→ Texto fornecido
Não é exagero, nem proclamação vazia. É uma constatação cristalina: a grande batalha contra a globalização neoliberal se dá na Venezuela. A vitória ou derrota do governo Hugo Chávez no referendo revogatório está longe de ser uma questão interna do país caribenho e possui a rara característica de sintetizar uma contenda muito maior. Ali se joga o futuro das forças democráticas e progressistas mundiais nos próximos anos.

Com a adesão ao modelo neoliberal dos governos Lula, no Brasil, e Lucio Gutiérrez, no Equador, contrariando um desejo expresso nas urnas, o presidente Chávez desponta quase solitário como uma pedra no sapato para a hegemonia estadunidense na América Latina. Seu acompanhante mais próximo é o líder cubano Fidel Castro. Daí as pressões externas brutais - que incluem tentativas de isolamento internacional - que se manifestam pelo menos desde o final de 1998.

O TEMOR DAS ELITES

Em que pese o verbo inflamado do presidente, a conduta oficial no terreno econômico caracteriza-se por extrema cautela. A dívida segue sendo paga, a reforma agrária ainda não tocou nas grandes propriedades e as empresas anteriormente privatizadas e os contratos firmados seguem como estavam. Oficialmente, não se pretende construir uma sociedade socialista e o maior parceiro comercial são os Estados Unidos.

Então, onde mora o perigo? Reside no fato de que Chávez não realiza um governo que tenha se enquadrado politicamente na mediocridade dos países que o circundam. Deseja transformar o petróleo, principal riqueza nacional, em bem público, cujos dividendos sirvam para fortalecer o Estado e melhorar seus serviços, como educação, saúde e infra-estrutura. Opõe-se resolutamente à implantação da Área de Livre Comércio das Américas (Alca). Aprovou uma nova Constituição, extremamente democrática, em 1999, e investe fundo na organização popular. As classes dominantes têm medo do que Chávez aponta para o futuro, um futuro com roteiro imprevisível para elas.

Crise Anunciada

A Venezuela é um país rico. Tem petróleo em abundância, cuja renda responde por 28% da composição de seu PIB e representa quase 80% de sua pauta de exportações. Mas também é um país profundamente desigual e dependente. Segundo dados da FAO (órgão das Nações Unidas voltado para a alimentação), 49% da população têm renda anual inferior a 230 dólares e cerca de 80% vivem na pobreza; 70% do que os venezuelanos consomem vêm do exterior.

→ Tarefas a cumprir
A) Reproduza palavra por palavra o trecho do texto sobre a Venezuela, começando em "A Venezuela é" e indo até "vêm do exterior.".
B) Liste todas as pessoas mencionadas pelo nome no texto sobre a Venezuela.
C) Escreva a continuação do texto sobre a Venezuela a partir do ponto em que ele termina.
O material não tem nenhum papel neste trabalho.

→ Dados fornecidos

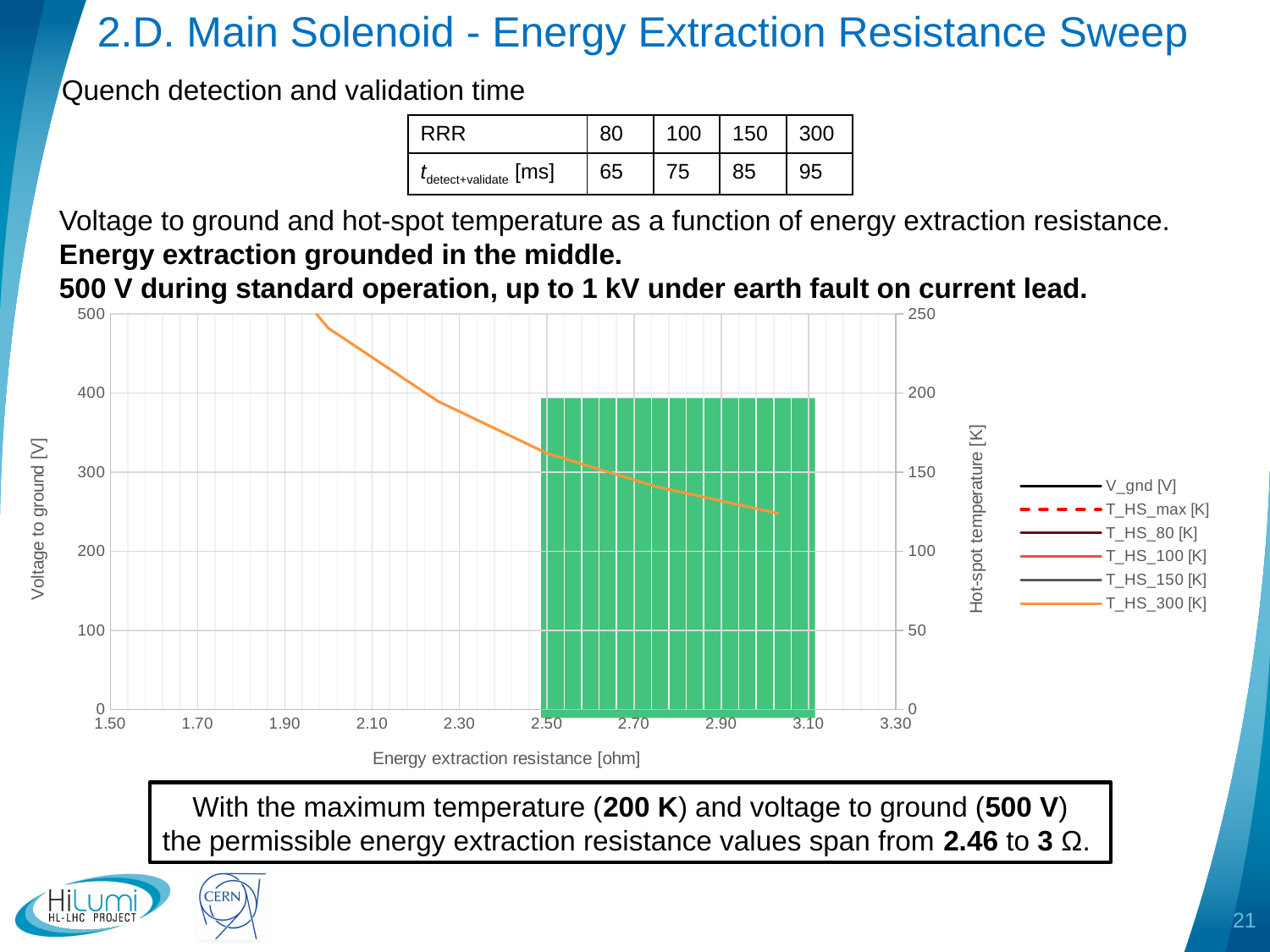
What is the label of the x axis of the chart? Energy extraction resistance [ohm] How many series does the chart legend list? 6 What is the maximum value shown on the left-hand y axis (Voltage to ground [V])? 500 What is the largest tick value shown on the x axis of the chart? 3.30 Is the hot-spot temperature of the T_HS_300 [K] line at 2.50 ohm greater or less than 150 K on the right axis? greater Is the hot-spot temperature of the T_HS_300 [K] line at 3.00 ohm greater or less than 150 K on the right axis? less What kind of chart is shown on the slide? line chart Does the orange T_HS_300 [K] line rise or fall as the energy extraction resistance increases? fall Is the T_HS_300 [K] line higher at 2.30 ohm or at 2.90 ohm? 2.30 ohm Is the hot-spot temperature of the T_HS_300 [K] line at 2.10 ohm greater or less than 200 K on the right axis? greater What is the label of the right-hand y axis of the chart? Hot-spot temperature [K] What is the maximum value shown on the right-hand y axis (Hot-spot temperature [K])? 250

→ Respostas por tarefa
A)
A Venezuela é um país rico. Tem petróleo em abundância, cuja renda responde por 28% da composição de seu PIB e representa quase 80% de sua pauta de exportações. Mas também é um país profundamente desigual e dependente. Segundo dados da FAO (órgão das Nações Unidas voltado para a alimentação), 49% da população têm renda anual inferior a 230 dólares e cerca de 80% vivem na pobreza; 70% do que os venezuelanos consomem vêm do exterior.

B) Hugo Chávez, Lula, Lucio Gutiérrez, Fidel Castro

C)
Durante a década de 1970, após a elevação dos preços do petróleo, patrocinada pela Organização dos Países Produtores de Petróleo (Opep), o ingresso de divisas trouxe uma súbita prosperidade para alguns setores da sociedade. Eram os tempos da Venezuela petrolera. Mas no início dos anos 1980, os preços internacionais do petróleo despencaram e a crise da dívida externa tomou conta do continente. A Venezuela quebrou. O 28 de fevereiro de 1983 ficou marcado como o fim de um sonho. O presidente da República, Luís Herrera Campíns desvalorizou a moeda nacional, o bolívar, como culminância de um processo que incluía, nos últimos anos, a queda substancial dos preços do petróleo, disparada da dívida pública, que fora multiplicada por dez entre 1974 e 1978, e o aumento dos juros para empréstimos. O desemprego avançou aos saltos. dando início a uma crise material e de valores, que acabou se mostrando irreversível.

Com o fim da Venezuela petrolera, entrava em parafuso também o pacto político que a sustentou. No entanto o desenlace dessa crise ainda levaria uma década e meia para se manifestar plenamente e teria seu ponto de ruptura no caracazo, uma rebelião popular que se prolongou por uma semana, a partir de 27 de fevereiro de 1989, e que resultou em mais de 1.500 mortos. O episódio, marcado por violentas manifestações de protesto e saques em várias cidades, ocorreu logo após a posse de Carlos Andrés Pérez, em dezembro de 1988.

Soberania e integraçao

Tentando fazer frente a uma crise de endividamento e fuga de capitais, Pérez fechou um acordo com o FMI que incluía um acentuado aumento nos preços dos combustíveis para o mercado interno. A rebelião - e uma feroz repressão - foi uma conseqüência lógica dessas medidas. E, depois da quebra, o povo encontrou um canal de expressão e um ponto de apoio: o tenente-coronel Hugo Chávez Frias, que tentara um fracassado levante militar contra o governo Pérez, em 1992. Guindado à condição de herói nacional, Chávez foi eleito presidente em fins de 1998, com a promessa de mudar o país.

O processo chavista não tem como meta o socialismo, mas a luta pela soberania nacional e pela integração latino-americana. “Entretanto, é radical na busca por transformações estruturais”, garante Rafael Vargas, ex-ministro da Secretaria da Presidência. O centro de sua estratégia econômica é o controle do petróleo por parte do Estado - a Pdvsa (Petróleos de Venezuela, estatal petrolífera) sempre teve uma autonomia tamanha, que era chamada, nos anos 80, de “um Estado dentro do Estado” - e a diversificação da atividade produtiva, com justiça social. Busca, a duras penas, realizar uma reforma agrária e urbana que contemple a maioria despossuída.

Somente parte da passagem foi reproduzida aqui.